You've come to the write place I'd have to say that this title is quite funny, in a sweet and self-conscious sort of way. I am so aware of you, dear reader, so aware of your angelic presence, the way you lovingly visit my words, caressing them with your gaze, undressing them as it were, your eyelashes massaging the musculature of the vowels, your firm hands breaking down the tightness of the consonants.
I can smell you, the sweet scent of powdered sugar on your breath. And when was the last time you washed that jacket? No, no worries, I rather enjoy the complex odorificiousness emanating from it. In a couple days it may become rather unpleasant, but for now, your pungententialifericiousness is quite intoxicacious.
________
# YOUR TASKS
A: In the passage addressed to the reader, retype the text between "I can smell" and "is quite intoxicacious.", inclusive.
B: Answer these questions from the passage addressed to the reader:
(i) How does the writer describe the title?
(ii) What scent does the writer smell on the reader's breath?
(iii) Which garment does the writer ask about washing?
________
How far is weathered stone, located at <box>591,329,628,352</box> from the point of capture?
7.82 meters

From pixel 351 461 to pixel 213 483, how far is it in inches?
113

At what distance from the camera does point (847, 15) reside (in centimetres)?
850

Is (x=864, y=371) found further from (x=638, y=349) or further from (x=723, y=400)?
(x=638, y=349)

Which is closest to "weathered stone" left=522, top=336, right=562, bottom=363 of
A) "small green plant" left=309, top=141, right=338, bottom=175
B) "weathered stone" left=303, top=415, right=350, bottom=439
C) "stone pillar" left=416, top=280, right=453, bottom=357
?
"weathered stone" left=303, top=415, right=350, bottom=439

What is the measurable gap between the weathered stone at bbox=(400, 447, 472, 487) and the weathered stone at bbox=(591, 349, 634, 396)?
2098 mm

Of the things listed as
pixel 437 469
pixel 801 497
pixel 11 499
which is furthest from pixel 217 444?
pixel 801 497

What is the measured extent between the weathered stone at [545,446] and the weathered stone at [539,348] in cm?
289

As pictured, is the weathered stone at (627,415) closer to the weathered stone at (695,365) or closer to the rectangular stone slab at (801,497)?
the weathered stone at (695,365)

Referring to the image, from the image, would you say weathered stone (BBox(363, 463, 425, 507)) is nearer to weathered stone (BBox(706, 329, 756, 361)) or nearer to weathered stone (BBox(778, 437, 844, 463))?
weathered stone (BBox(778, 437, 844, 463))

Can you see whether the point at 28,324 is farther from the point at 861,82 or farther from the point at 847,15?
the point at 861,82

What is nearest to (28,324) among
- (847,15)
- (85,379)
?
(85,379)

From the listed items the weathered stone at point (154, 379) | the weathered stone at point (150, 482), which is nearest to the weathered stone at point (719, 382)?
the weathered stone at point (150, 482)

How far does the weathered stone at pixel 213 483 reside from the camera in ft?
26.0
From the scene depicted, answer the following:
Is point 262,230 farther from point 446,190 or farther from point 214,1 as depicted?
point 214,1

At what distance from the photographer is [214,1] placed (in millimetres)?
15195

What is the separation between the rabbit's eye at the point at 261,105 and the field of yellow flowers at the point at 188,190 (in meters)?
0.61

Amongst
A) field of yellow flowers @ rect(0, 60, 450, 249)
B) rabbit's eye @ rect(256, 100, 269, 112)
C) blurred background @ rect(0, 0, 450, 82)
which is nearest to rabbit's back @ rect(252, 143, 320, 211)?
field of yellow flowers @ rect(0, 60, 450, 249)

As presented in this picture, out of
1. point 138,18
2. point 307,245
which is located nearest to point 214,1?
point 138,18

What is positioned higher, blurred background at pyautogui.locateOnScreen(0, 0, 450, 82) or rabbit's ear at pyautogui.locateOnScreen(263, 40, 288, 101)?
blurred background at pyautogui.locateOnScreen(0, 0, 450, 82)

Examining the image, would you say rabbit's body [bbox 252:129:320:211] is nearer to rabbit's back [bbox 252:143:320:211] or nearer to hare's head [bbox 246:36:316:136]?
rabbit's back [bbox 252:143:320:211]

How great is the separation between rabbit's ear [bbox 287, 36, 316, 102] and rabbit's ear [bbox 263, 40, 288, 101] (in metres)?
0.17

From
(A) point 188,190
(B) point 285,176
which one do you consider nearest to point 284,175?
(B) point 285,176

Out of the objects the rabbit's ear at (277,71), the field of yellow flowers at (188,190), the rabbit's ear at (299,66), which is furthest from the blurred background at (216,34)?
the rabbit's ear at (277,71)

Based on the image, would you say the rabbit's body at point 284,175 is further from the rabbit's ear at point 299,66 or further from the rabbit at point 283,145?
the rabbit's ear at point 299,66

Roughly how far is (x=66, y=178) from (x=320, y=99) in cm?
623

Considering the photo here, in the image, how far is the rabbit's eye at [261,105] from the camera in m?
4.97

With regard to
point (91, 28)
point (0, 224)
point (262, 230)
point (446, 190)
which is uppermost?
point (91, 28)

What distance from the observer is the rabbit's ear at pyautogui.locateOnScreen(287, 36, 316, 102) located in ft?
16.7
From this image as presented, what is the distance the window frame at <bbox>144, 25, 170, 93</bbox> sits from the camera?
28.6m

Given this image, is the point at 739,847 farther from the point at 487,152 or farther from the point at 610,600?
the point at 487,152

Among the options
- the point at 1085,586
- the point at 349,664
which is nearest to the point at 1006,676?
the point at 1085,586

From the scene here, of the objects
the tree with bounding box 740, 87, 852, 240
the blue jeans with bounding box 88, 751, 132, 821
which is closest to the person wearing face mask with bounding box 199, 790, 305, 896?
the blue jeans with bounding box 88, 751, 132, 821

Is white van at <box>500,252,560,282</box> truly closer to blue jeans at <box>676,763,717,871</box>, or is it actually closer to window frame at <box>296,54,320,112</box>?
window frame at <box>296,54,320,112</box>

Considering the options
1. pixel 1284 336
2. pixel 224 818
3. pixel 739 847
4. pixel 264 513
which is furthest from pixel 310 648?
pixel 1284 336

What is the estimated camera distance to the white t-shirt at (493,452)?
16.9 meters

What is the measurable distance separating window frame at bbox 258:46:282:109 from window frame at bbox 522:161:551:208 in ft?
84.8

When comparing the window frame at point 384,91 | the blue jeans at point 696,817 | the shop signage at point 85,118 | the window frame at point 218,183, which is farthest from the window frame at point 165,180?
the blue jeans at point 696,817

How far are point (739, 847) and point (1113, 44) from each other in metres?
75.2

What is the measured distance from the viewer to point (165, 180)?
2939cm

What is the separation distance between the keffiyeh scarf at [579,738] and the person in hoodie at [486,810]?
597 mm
________
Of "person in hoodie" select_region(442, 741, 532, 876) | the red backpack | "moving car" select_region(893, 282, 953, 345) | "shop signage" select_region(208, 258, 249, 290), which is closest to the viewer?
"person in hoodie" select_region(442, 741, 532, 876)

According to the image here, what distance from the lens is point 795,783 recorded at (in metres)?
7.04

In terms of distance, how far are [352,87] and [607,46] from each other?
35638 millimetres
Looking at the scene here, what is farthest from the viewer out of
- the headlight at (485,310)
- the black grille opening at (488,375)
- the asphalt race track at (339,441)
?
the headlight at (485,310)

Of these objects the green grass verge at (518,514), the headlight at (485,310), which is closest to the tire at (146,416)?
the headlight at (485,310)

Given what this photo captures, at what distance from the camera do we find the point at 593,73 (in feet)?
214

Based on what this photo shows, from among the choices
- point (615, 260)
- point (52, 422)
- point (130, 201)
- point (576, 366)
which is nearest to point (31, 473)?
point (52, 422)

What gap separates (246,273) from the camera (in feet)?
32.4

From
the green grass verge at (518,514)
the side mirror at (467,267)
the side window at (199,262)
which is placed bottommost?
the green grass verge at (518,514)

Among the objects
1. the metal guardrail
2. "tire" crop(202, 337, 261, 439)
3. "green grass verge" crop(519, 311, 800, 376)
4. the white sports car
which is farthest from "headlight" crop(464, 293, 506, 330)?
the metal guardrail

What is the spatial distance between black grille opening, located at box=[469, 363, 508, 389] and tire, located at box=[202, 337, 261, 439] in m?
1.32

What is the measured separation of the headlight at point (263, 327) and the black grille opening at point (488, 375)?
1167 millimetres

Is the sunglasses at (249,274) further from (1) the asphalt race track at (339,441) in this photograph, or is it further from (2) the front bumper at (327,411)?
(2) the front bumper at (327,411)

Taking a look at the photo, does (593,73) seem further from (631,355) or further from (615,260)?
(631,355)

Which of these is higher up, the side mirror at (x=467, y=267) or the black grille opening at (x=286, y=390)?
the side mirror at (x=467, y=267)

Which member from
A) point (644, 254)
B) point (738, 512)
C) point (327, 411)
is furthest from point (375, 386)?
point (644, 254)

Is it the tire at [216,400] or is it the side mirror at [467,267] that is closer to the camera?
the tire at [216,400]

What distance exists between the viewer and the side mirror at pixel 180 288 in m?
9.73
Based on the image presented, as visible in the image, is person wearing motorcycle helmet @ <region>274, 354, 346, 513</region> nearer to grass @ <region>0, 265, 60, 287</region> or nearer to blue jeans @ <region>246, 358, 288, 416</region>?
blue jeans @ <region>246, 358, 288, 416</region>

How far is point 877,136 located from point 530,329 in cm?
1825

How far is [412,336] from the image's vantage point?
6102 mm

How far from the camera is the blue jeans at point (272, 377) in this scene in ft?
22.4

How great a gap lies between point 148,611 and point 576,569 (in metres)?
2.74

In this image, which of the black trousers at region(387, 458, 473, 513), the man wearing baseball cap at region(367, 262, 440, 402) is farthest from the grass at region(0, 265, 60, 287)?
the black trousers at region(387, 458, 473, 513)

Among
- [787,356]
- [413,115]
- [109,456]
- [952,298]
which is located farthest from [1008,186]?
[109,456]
________
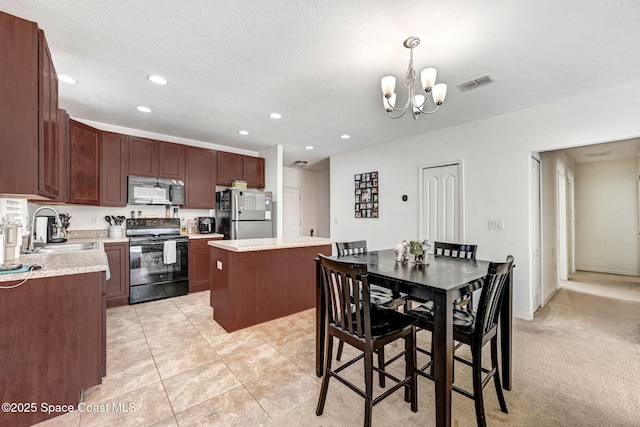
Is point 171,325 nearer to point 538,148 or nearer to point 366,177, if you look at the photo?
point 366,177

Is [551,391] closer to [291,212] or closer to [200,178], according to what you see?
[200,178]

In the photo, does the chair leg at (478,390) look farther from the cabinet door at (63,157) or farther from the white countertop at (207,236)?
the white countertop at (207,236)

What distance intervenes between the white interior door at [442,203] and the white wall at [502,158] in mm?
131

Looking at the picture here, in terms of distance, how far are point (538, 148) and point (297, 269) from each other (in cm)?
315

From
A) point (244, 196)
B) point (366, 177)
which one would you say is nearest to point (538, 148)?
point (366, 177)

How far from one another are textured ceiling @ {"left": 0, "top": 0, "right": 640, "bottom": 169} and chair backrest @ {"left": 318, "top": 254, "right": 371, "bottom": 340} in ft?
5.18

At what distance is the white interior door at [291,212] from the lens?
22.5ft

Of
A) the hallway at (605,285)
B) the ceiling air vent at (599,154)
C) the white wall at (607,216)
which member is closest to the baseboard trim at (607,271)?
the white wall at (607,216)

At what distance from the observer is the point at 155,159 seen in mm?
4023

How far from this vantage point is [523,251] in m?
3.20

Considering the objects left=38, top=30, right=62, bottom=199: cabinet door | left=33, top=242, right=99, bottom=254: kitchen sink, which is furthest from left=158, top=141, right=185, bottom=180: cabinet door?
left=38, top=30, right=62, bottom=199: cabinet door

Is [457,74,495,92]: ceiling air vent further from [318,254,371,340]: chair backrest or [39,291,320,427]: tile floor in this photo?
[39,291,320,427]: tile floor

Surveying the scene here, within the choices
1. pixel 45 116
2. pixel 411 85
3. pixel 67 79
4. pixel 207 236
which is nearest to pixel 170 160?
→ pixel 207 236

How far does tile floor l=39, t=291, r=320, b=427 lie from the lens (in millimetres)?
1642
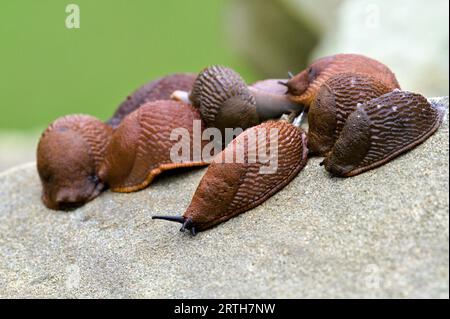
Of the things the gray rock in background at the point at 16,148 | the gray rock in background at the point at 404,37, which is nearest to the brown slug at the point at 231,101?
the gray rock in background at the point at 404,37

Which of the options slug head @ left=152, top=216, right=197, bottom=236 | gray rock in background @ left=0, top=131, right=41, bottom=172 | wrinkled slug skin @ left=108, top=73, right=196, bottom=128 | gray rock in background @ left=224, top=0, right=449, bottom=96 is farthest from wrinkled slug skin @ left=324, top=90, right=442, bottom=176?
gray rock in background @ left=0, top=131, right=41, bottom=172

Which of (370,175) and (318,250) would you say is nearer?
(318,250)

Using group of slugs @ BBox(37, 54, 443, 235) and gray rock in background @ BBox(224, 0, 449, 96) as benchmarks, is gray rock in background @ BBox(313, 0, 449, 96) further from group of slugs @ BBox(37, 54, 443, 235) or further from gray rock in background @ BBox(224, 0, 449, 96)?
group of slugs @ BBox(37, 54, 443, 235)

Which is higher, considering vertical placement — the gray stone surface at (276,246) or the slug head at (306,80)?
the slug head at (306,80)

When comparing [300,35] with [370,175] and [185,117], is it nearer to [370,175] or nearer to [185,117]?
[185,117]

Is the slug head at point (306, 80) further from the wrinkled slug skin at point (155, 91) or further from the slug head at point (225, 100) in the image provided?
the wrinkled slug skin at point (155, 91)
________
# RESULTS BY TASK
A:
I can smell you, the sweet scent of powdered sugar on your breath. And when was the last time you washed that jacket? No, no worries, I rather enjoy the complex odorificiousness emanating from it. In a couple days it may become rather unpleasant, but for now, your pungententialifericiousness is quite intoxicacious.

B:
(i) Quite funny, in a sweet and self-conscious sort of way.
(ii) Powdered sugar.
(iii) The jacket.